Dans un geste qui pourrait redessiner les relations commerciales entre les États-Unis et l’Afrique subsaharienne, le président américain Donald Trump a décidé de réactiver pour une durée d’un an l’African Growth and Opportunity Act (AGOA), l’accord commercial préférentiel qui permet à une trentaine de pays africains d’exporter de nombreux produits vers les États-Unis sans droits de douane.
Signée mardi 3 janvier par le président Trump, la loi prolonge jusqu’au 31 décembre 2026, avec effet rétroactif au 30 septembre 2025, la période de gratuité douanière pour plus de 1 800 catégories de produits africains, allant du textile à l’agriculture et aux véhicules.
Une mesure attendue mais conditionnelle
L’AGOA, pierre angulaire des relations commerciales entre Washington et les pays d’Afrique subsaharienne depuis son adoption en 2000, avait expiré fin septembre 2025 après 25 ans d’application. Face aux appels des gouvernements africains et des milieux d’affaires pour éviter l’envolée des taxes douanières, l’exécutif américain a finalement validé cette extension, mais à certaines conditions strictes.
La Maison-Blanche a précisé que les pays bénéficiaires devront progresser sur plusieurs volets, notamment l’ouverture de leurs marchés aux produits et entreprises américaines, le renforcement de l’État de droit, la lutte contre la corruption, ainsi que la protection des droits humains. Ces exigences s’inscrivent dans la doctrine économique de « America First » défendue par l’administration Trump, qui entend équilibrer davantage les échanges commerciaux tout en tirant parti de l’accès préférentiel octroyé à l’Afrique.

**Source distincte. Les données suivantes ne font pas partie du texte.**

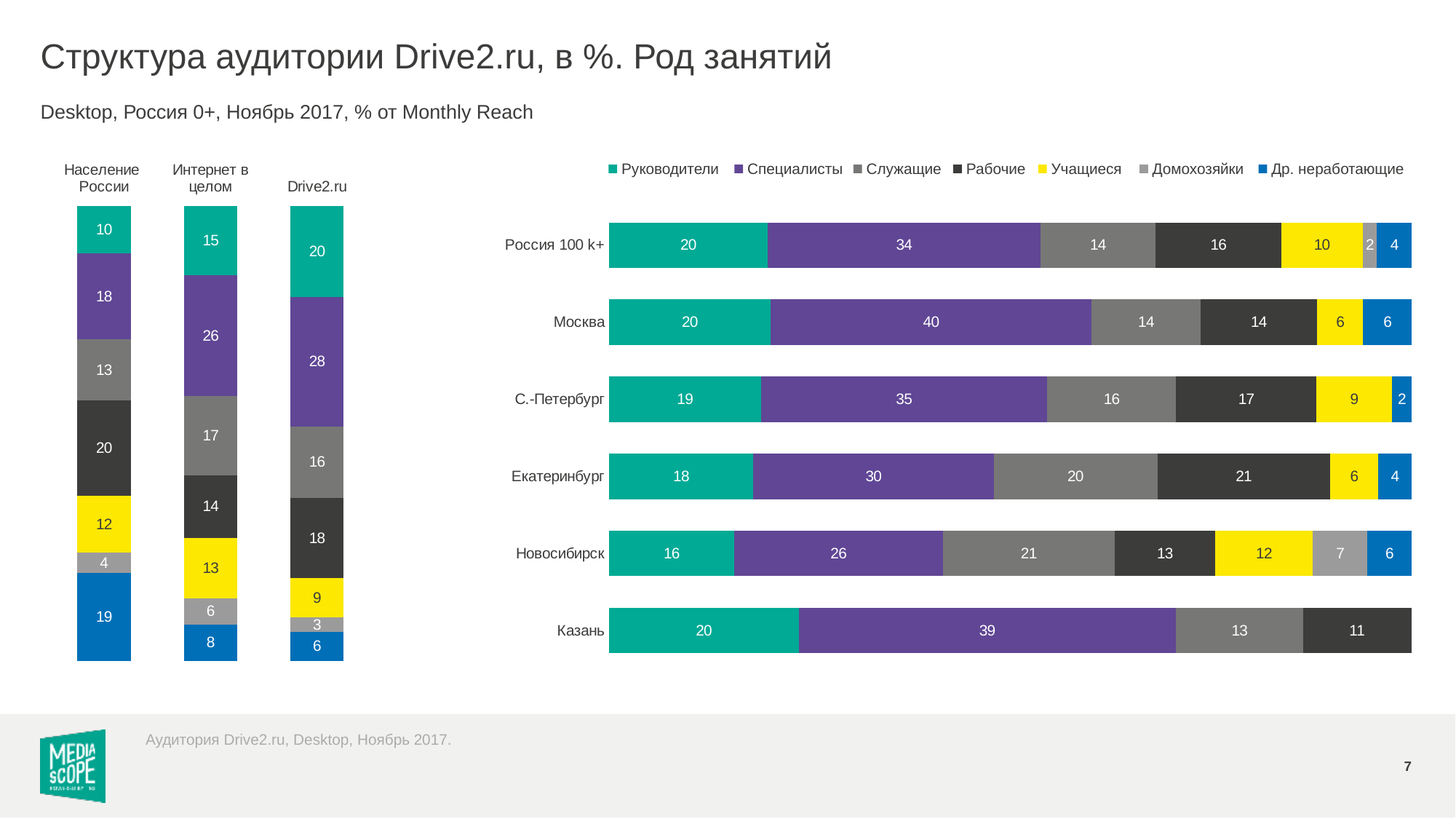
What kind of chart is the right chart? Stacked bar chart In the left chart, what is the value for Специалисты in the Drive2.ru bar? 28 In the right chart, what is the value for Учащиеся for Новосибирск? 12 In the right chart, what is the value for Специалисты for Москва? 40 In the left chart, which is larger: the Др. неработающие value for Население России or for Drive2.ru? Население России In the right chart, which city has the highest value for Специалисты? Москва In the right chart, which city has the lowest value for Руководители? Новосибирск How many city/region categories are shown in the right chart? 6 How many series does the legend list? 7 In the left chart, what is the total of the Drive2.ru stacked bar? 100 In the right chart, what is the difference between the Специалисты values for Казань and Екатеринбург? 9 In the left chart, what is the value for Рабочие in the Население России bar? 20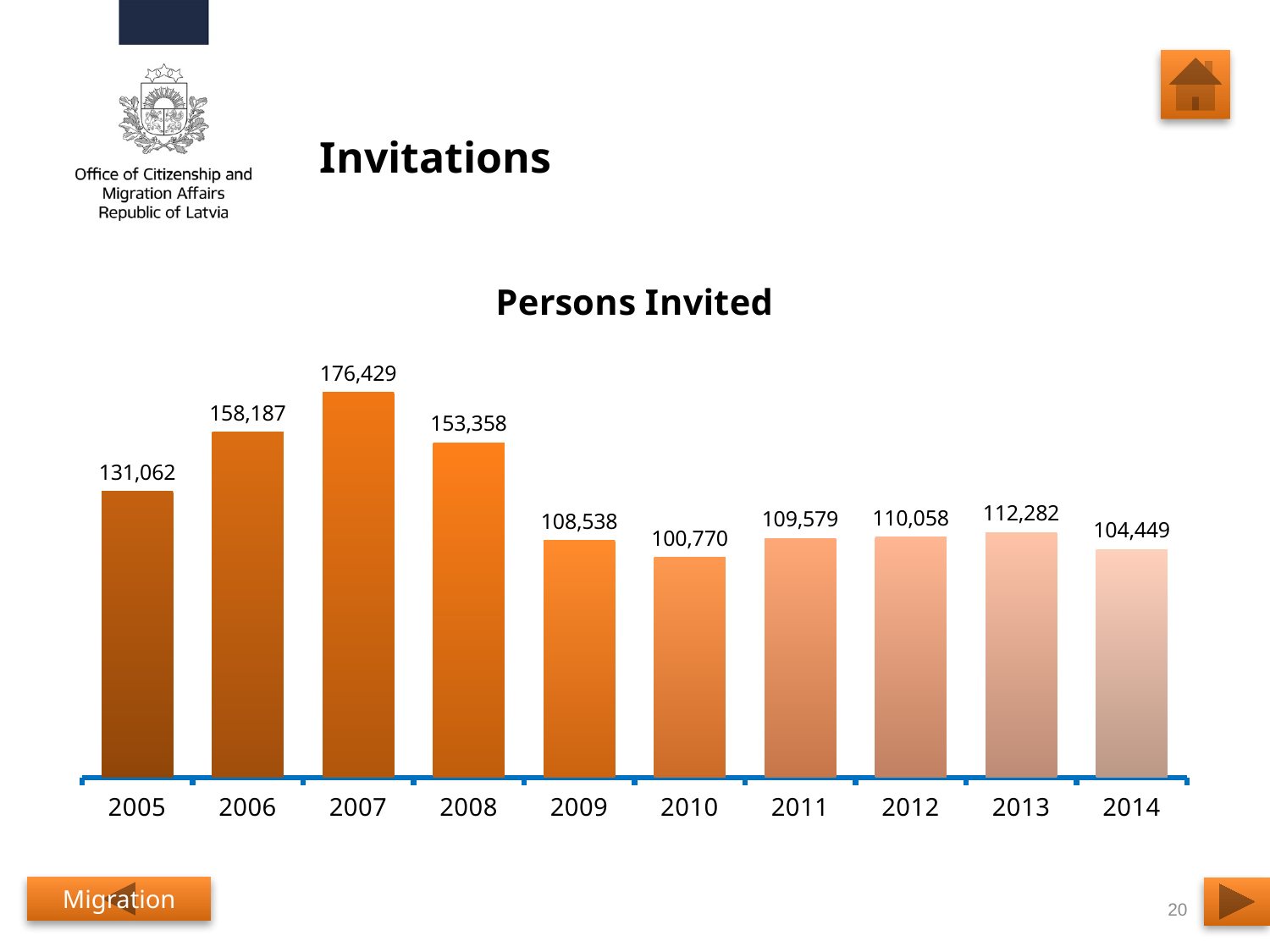
What is the difference between the values for 2006 and 2005? 27,125 What is the difference between the values for 2007 and 2008? 23,071 Which year has the lowest number of persons invited? 2010 Which is larger, the value for 2013 or the value for 2009? 2013 What kind of chart is used to show Persons Invited? Bar chart Do the values rise or fall from 2007 to 2010? Fall What is the value for 2007 in the Persons Invited chart? 176,429 Which year has the highest number of persons invited? 2007 How many years are shown on the x axis of the chart? 10 How many persons were invited in 2010? 100,770 What is the title of the chart? Persons Invited What is the value shown for 2014? 104,449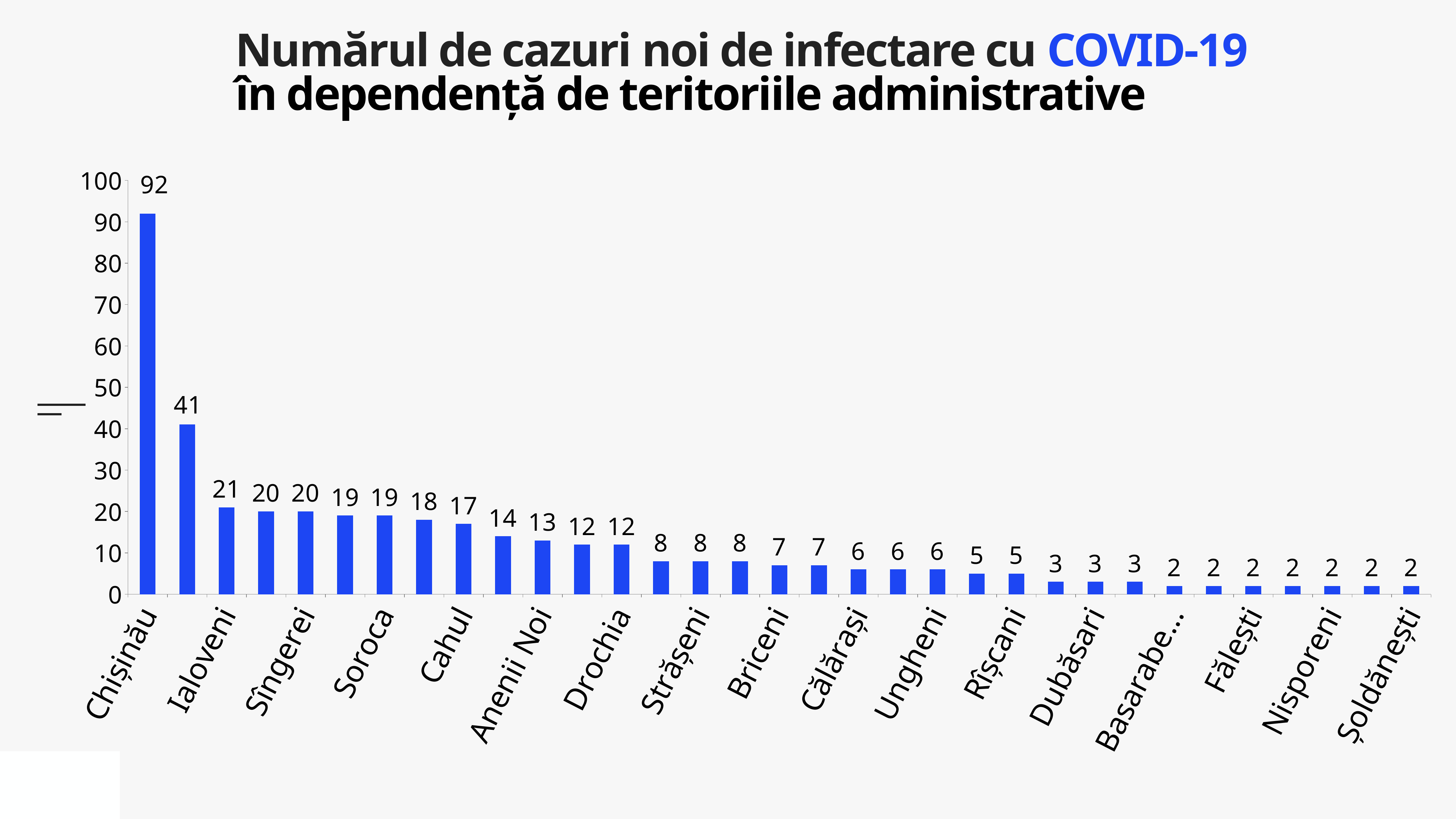
How many bars are plotted in the chart? 33 What is the value for Chișinău? 92 Which territory has the highest number of new cases? Chișinău What is the lowest value shown on any bar? 2 What is the value of the second-tallest bar? 41 Is the value for Chișinău greater or less than 50? greater Which is larger, the value for Chișinău or the value for Șoldănești? Chișinău Do the values rise or fall from left to right along the x axis? fall What is the difference between the tallest bar (92) and the second-tallest bar (41)? 51 What type of chart is shown on the slide? bar chart What is the value for Șoldănești, the last bar on the right? 2 What is the maximum value shown on the vertical axis? 100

Réactions contrastées à travers le continent
Du côté des capitales africaines, l’annonce a suscité un ouf de soulagement pour de nombreux exportateurs et gouvernements, qui redoutaient une flambée des droits de douane après l’expiration du dispositif. L’accès préférentiel aux États-Unis avait contribué à soutenir des industries locales et à créer des emplois, notamment dans les secteurs du textile, de l’agriculture et de l’énergie.
Cependant, certains observateurs restent prudents ou critiques, rappelant que l’accord renouvelé ne garantit pas l’abolition des tarifs futurs si des conditions ne sont pas remplies. Ils soulignent aussi que cette décision intervient dans un climat de tensions commerciales globales, où Washington a multiplié ces derniers mois les mesures tarifaires contre différents partenaires mondiaux afin de réduire le déficit commercial américain.
Un an pour repenser l’avenir du commerce Afrique-États-Unis
La prolongation d’une année offre une fenêtre d’opportunité pour relancer les négociations commerciales bilatérales et envisager une modernisation du cadre de coopération économique. La Maison-Blanche a indiqué qu’elle travaillera avec le Congrès pour adapter et « moderniser » l’AGOA pour qu’il reflète les priorités économiques actuelles.
Pour les pays africains concernés, l’enjeu sera désormais de concilier les exigences américaines avec leurs stratégies de développement interne, tout en diversifiant leurs partenaires commerciaux face à une concurrence mondiale accrue. La décision de Trump pourrait ainsi s’inscrire dans une dynamique plus large de redéfinition des échanges Sud-Nord au XXIᵉ siècle.